Examples of system output showing correctly detected and recognised text.

7.2 Results for Symbol Detection and Recognition

Our proposed algorithm is compared against an existing method proposed by [12] as well as a baseline method in order to validate its performance for the recognition of symbols on the road surface.

The method of [12] was implemented and adapted to detect and recognise symbols on UK roads. An artificial neural network was trained with their proposed feature set, which was extracted from the same synthetic data-set used to train our method.

The baseline method classifies each region using simple template matching. Each detected region is resized to \(32 \times 192\) before its pixels are normalised between 0 and 255. The region is then compared to a number of template images and the template with the smallest difference is selected as the correct class.

From the results shown in Table 5 it can be seen that the proposed method outperforms both the baseline method and the method of [12] (shown in the table as KB2010). The adaptive threshold approach of [12] was unable to detect some of the fainter road markings, causing the recall to be reduced. The recognition stage which used an artificial neural network with shape based features misclassified several non-road marking shapes as road symbols, causing a reduction in precision. The baseline method operates at 1.3 fps, KB2010 at 13.9 fps (average rate), and the proposed method at 7.3 fps.

The baseline method manages a particularly low recall rate, in contrast to the ability of the proposed symbol recognition method in eliminating false positives. Example frames demonstrating the output of the symbol-based stage of the algorithm are shown in Fig. 11.

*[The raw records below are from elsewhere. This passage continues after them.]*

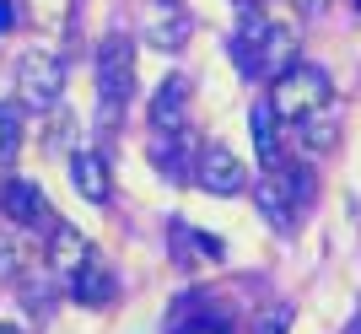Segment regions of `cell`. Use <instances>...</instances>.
Listing matches in <instances>:
<instances>
[{
	"label": "cell",
	"mask_w": 361,
	"mask_h": 334,
	"mask_svg": "<svg viewBox=\"0 0 361 334\" xmlns=\"http://www.w3.org/2000/svg\"><path fill=\"white\" fill-rule=\"evenodd\" d=\"M130 97H135V44L124 32H108L97 44V119L108 130L124 124Z\"/></svg>",
	"instance_id": "1"
},
{
	"label": "cell",
	"mask_w": 361,
	"mask_h": 334,
	"mask_svg": "<svg viewBox=\"0 0 361 334\" xmlns=\"http://www.w3.org/2000/svg\"><path fill=\"white\" fill-rule=\"evenodd\" d=\"M270 103H275V113H281V119L302 124V119H313V113H324V108L334 103V81H329V70H318V65L297 60L291 70H281V76H275Z\"/></svg>",
	"instance_id": "2"
},
{
	"label": "cell",
	"mask_w": 361,
	"mask_h": 334,
	"mask_svg": "<svg viewBox=\"0 0 361 334\" xmlns=\"http://www.w3.org/2000/svg\"><path fill=\"white\" fill-rule=\"evenodd\" d=\"M16 97H22V108H32V113H54L60 97H65V60L49 54V49L22 54V65H16Z\"/></svg>",
	"instance_id": "3"
},
{
	"label": "cell",
	"mask_w": 361,
	"mask_h": 334,
	"mask_svg": "<svg viewBox=\"0 0 361 334\" xmlns=\"http://www.w3.org/2000/svg\"><path fill=\"white\" fill-rule=\"evenodd\" d=\"M189 97H195V87H189V76H162V87L151 92L146 103V124L157 140H183L189 135Z\"/></svg>",
	"instance_id": "4"
},
{
	"label": "cell",
	"mask_w": 361,
	"mask_h": 334,
	"mask_svg": "<svg viewBox=\"0 0 361 334\" xmlns=\"http://www.w3.org/2000/svg\"><path fill=\"white\" fill-rule=\"evenodd\" d=\"M0 211H6V221L11 227H22V232H54L60 227V216H54V205L44 199V189L32 178H6L0 183Z\"/></svg>",
	"instance_id": "5"
},
{
	"label": "cell",
	"mask_w": 361,
	"mask_h": 334,
	"mask_svg": "<svg viewBox=\"0 0 361 334\" xmlns=\"http://www.w3.org/2000/svg\"><path fill=\"white\" fill-rule=\"evenodd\" d=\"M140 32H146L151 49L178 54V49L189 44V32H195V11H189L183 0H146V6H140Z\"/></svg>",
	"instance_id": "6"
},
{
	"label": "cell",
	"mask_w": 361,
	"mask_h": 334,
	"mask_svg": "<svg viewBox=\"0 0 361 334\" xmlns=\"http://www.w3.org/2000/svg\"><path fill=\"white\" fill-rule=\"evenodd\" d=\"M195 183L205 189V194H216V199H238L243 189H248V167H243V156L226 151V146H200Z\"/></svg>",
	"instance_id": "7"
},
{
	"label": "cell",
	"mask_w": 361,
	"mask_h": 334,
	"mask_svg": "<svg viewBox=\"0 0 361 334\" xmlns=\"http://www.w3.org/2000/svg\"><path fill=\"white\" fill-rule=\"evenodd\" d=\"M270 27H275V22L259 11V0H243V6H238L226 54H232V65H238L243 76H259V49H264V38H270Z\"/></svg>",
	"instance_id": "8"
},
{
	"label": "cell",
	"mask_w": 361,
	"mask_h": 334,
	"mask_svg": "<svg viewBox=\"0 0 361 334\" xmlns=\"http://www.w3.org/2000/svg\"><path fill=\"white\" fill-rule=\"evenodd\" d=\"M92 259H97V254H92V243L71 227V221H60V227L49 232V270L60 275V286L81 270V264H92Z\"/></svg>",
	"instance_id": "9"
},
{
	"label": "cell",
	"mask_w": 361,
	"mask_h": 334,
	"mask_svg": "<svg viewBox=\"0 0 361 334\" xmlns=\"http://www.w3.org/2000/svg\"><path fill=\"white\" fill-rule=\"evenodd\" d=\"M65 297H71V302H81V307H108L114 297H119V280H114V270H108V264H97V259H92V264H81V270L65 280Z\"/></svg>",
	"instance_id": "10"
},
{
	"label": "cell",
	"mask_w": 361,
	"mask_h": 334,
	"mask_svg": "<svg viewBox=\"0 0 361 334\" xmlns=\"http://www.w3.org/2000/svg\"><path fill=\"white\" fill-rule=\"evenodd\" d=\"M71 183L81 189V199H92V205H103L108 199V167L97 151H71Z\"/></svg>",
	"instance_id": "11"
},
{
	"label": "cell",
	"mask_w": 361,
	"mask_h": 334,
	"mask_svg": "<svg viewBox=\"0 0 361 334\" xmlns=\"http://www.w3.org/2000/svg\"><path fill=\"white\" fill-rule=\"evenodd\" d=\"M248 119H254V146H259V162L270 167H281V130H275V119H281V113H275V103L270 97H264V103H254V113H248Z\"/></svg>",
	"instance_id": "12"
},
{
	"label": "cell",
	"mask_w": 361,
	"mask_h": 334,
	"mask_svg": "<svg viewBox=\"0 0 361 334\" xmlns=\"http://www.w3.org/2000/svg\"><path fill=\"white\" fill-rule=\"evenodd\" d=\"M291 65H297V32L275 22L270 38H264V49H259V76H281Z\"/></svg>",
	"instance_id": "13"
},
{
	"label": "cell",
	"mask_w": 361,
	"mask_h": 334,
	"mask_svg": "<svg viewBox=\"0 0 361 334\" xmlns=\"http://www.w3.org/2000/svg\"><path fill=\"white\" fill-rule=\"evenodd\" d=\"M254 199H259V211L270 216V227H281V232H291V221H297V205L286 199V189H281V178H264V183H254Z\"/></svg>",
	"instance_id": "14"
},
{
	"label": "cell",
	"mask_w": 361,
	"mask_h": 334,
	"mask_svg": "<svg viewBox=\"0 0 361 334\" xmlns=\"http://www.w3.org/2000/svg\"><path fill=\"white\" fill-rule=\"evenodd\" d=\"M297 135H302V151H329L334 146V135H340V113H334V103L324 108V113H313V119H302L297 124Z\"/></svg>",
	"instance_id": "15"
},
{
	"label": "cell",
	"mask_w": 361,
	"mask_h": 334,
	"mask_svg": "<svg viewBox=\"0 0 361 334\" xmlns=\"http://www.w3.org/2000/svg\"><path fill=\"white\" fill-rule=\"evenodd\" d=\"M22 156V103H0V167Z\"/></svg>",
	"instance_id": "16"
},
{
	"label": "cell",
	"mask_w": 361,
	"mask_h": 334,
	"mask_svg": "<svg viewBox=\"0 0 361 334\" xmlns=\"http://www.w3.org/2000/svg\"><path fill=\"white\" fill-rule=\"evenodd\" d=\"M275 178H281V189H286V199L291 205H297V216L307 211V205H313V173H307V167H275Z\"/></svg>",
	"instance_id": "17"
},
{
	"label": "cell",
	"mask_w": 361,
	"mask_h": 334,
	"mask_svg": "<svg viewBox=\"0 0 361 334\" xmlns=\"http://www.w3.org/2000/svg\"><path fill=\"white\" fill-rule=\"evenodd\" d=\"M291 329V307L281 302V307H264V313H259L254 318V334H286Z\"/></svg>",
	"instance_id": "18"
},
{
	"label": "cell",
	"mask_w": 361,
	"mask_h": 334,
	"mask_svg": "<svg viewBox=\"0 0 361 334\" xmlns=\"http://www.w3.org/2000/svg\"><path fill=\"white\" fill-rule=\"evenodd\" d=\"M22 275V248L11 237H0V280H16Z\"/></svg>",
	"instance_id": "19"
},
{
	"label": "cell",
	"mask_w": 361,
	"mask_h": 334,
	"mask_svg": "<svg viewBox=\"0 0 361 334\" xmlns=\"http://www.w3.org/2000/svg\"><path fill=\"white\" fill-rule=\"evenodd\" d=\"M302 16H318V11H329V0H291Z\"/></svg>",
	"instance_id": "20"
},
{
	"label": "cell",
	"mask_w": 361,
	"mask_h": 334,
	"mask_svg": "<svg viewBox=\"0 0 361 334\" xmlns=\"http://www.w3.org/2000/svg\"><path fill=\"white\" fill-rule=\"evenodd\" d=\"M0 334H22V329H11V323H0Z\"/></svg>",
	"instance_id": "21"
},
{
	"label": "cell",
	"mask_w": 361,
	"mask_h": 334,
	"mask_svg": "<svg viewBox=\"0 0 361 334\" xmlns=\"http://www.w3.org/2000/svg\"><path fill=\"white\" fill-rule=\"evenodd\" d=\"M345 334H361V318H356V323H350V329H345Z\"/></svg>",
	"instance_id": "22"
}]
</instances>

Table 5. Results for recognition of symbols.
Fig. 11.
figure 11

Examples of algorithm output showing correctly detected and recognised symbols.

7.3 Failure Cases

There were several cases where the detection and recognition of road markings failed. Some examples of these failure cases are shown in Fig. 12. In the example shown on the left-hand side of Fig. 12 it can be seen that the 3 symbol-based road markings have failed to be detected. This is due to the fact that the road markings are faded, and appear very faint. MSER detects high-contrast regions, therefore, the fact that these regions are so faint has resulted in their missed detection. The road marking shown in the right-hand image of Fig. 12 shows a misclassified symbol on the far right hand side, where part of an arrow pointing in two directions has been falsely recognised as a single arrow pointing forward. In this case, the road marking has deteriorated in such a way that the CC representing the region is split, which has caused a section of the symbol to be classified separately.

Fig. 12.
figure 12

Examples where symbol recognition failed.

8 Conclusion

A method for the automatic detection and recognition of painted text and symbols on the road surface is proposed. Candidate regions are detected in an IPM transformed image, which is then reduced and sorted into words and symbols before being interpreted using separate recognition stages. Text words are recognised using an open-source OCR engine, after a perspective correction stage. Symbols are classified using HOG features and SVM. Temporal fusion is used to combine recognition results across several frames. Results are provided showing precision, recall, and F-measure for a challenging data-set of videos, for which the system produces F-measures of 0.85 and 0.91 for text characters and symbols, respectively.